[Entries from a data source]
........

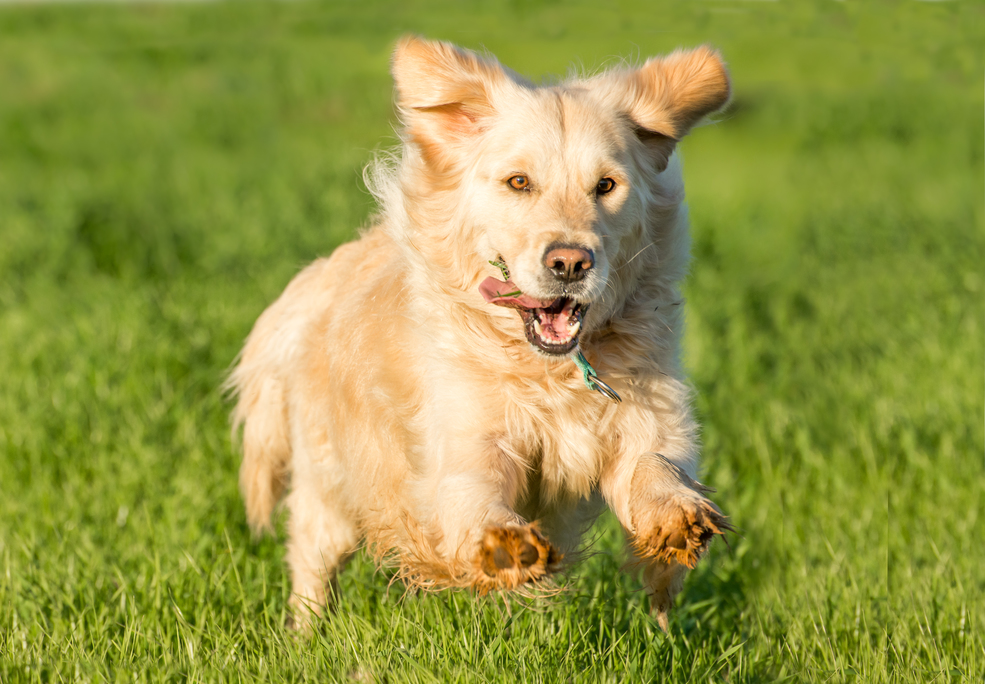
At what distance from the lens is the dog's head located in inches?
128

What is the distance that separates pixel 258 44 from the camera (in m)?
20.2

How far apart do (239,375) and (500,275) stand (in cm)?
199

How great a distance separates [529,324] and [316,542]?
174 centimetres

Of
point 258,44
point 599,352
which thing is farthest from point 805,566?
point 258,44

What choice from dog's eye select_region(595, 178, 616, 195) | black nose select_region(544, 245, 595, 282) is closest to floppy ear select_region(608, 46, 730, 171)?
dog's eye select_region(595, 178, 616, 195)

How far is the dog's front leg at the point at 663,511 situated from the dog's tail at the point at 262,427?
6.24 feet

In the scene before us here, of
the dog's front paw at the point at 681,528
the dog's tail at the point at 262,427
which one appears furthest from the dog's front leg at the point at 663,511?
the dog's tail at the point at 262,427

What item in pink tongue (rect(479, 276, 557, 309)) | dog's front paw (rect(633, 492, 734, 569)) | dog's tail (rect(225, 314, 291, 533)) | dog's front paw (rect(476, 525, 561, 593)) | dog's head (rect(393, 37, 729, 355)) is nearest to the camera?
dog's front paw (rect(476, 525, 561, 593))

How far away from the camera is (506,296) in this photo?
3410mm

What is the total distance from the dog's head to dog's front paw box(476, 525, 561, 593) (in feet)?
2.13

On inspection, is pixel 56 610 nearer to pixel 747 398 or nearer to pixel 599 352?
pixel 599 352

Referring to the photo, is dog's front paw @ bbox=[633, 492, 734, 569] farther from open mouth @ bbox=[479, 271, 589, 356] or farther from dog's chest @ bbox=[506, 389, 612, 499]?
open mouth @ bbox=[479, 271, 589, 356]

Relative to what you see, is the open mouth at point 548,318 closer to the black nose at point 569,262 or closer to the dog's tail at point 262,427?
the black nose at point 569,262

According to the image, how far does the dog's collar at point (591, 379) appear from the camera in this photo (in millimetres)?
3367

........

◆ **Brief**
Convert every line of the entries above into a JSON list of strings, one string per line, with blank lines omitted. Leave the pictures out of the answer.

◆ **Task response**
[
  "At what distance from the lens is the dog's head located in inches?",
  "128",
  "What is the distance that separates pixel 258 44 from the camera (in m)?",
  "20.2",
  "How far apart do (239,375) and (500,275) stand (in cm)?",
  "199",
  "How great a distance separates [529,324] and [316,542]?",
  "174 centimetres",
  "Of",
  "point 258,44",
  "point 599,352",
  "which thing is farthest from point 805,566?",
  "point 258,44",
  "What choice from dog's eye select_region(595, 178, 616, 195) | black nose select_region(544, 245, 595, 282) is closest to floppy ear select_region(608, 46, 730, 171)?",
  "dog's eye select_region(595, 178, 616, 195)",
  "How far is the dog's front leg at the point at 663,511 situated from the dog's tail at the point at 262,427?",
  "6.24 feet",
  "In the scene before us here, of",
  "the dog's front paw at the point at 681,528",
  "the dog's tail at the point at 262,427",
  "which one appears furthest from the dog's front leg at the point at 663,511?",
  "the dog's tail at the point at 262,427",
  "What item in pink tongue (rect(479, 276, 557, 309)) | dog's front paw (rect(633, 492, 734, 569)) | dog's tail (rect(225, 314, 291, 533)) | dog's front paw (rect(476, 525, 561, 593)) | dog's head (rect(393, 37, 729, 355)) is nearest to the camera?",
  "dog's front paw (rect(476, 525, 561, 593))",
  "How far away from the camera is (506,296) in this photo?",
  "3410mm",
  "What is the total distance from the dog's head to dog's front paw box(476, 525, 561, 593) (in feet)?",
  "2.13",
  "On inspection, is pixel 56 610 nearer to pixel 747 398 or nearer to pixel 599 352?",
  "pixel 599 352",
  "Referring to the photo, is dog's front paw @ bbox=[633, 492, 734, 569] farther from open mouth @ bbox=[479, 271, 589, 356] or farther from dog's chest @ bbox=[506, 389, 612, 499]?",
  "open mouth @ bbox=[479, 271, 589, 356]",
  "Relative to what you see, is the open mouth at point 548,318 closer to the black nose at point 569,262 or closer to the dog's tail at point 262,427?",
  "the black nose at point 569,262",
  "According to the image, how far does the dog's collar at point (591, 379) appear from the camera in this photo (in millimetres)?",
  "3367"
]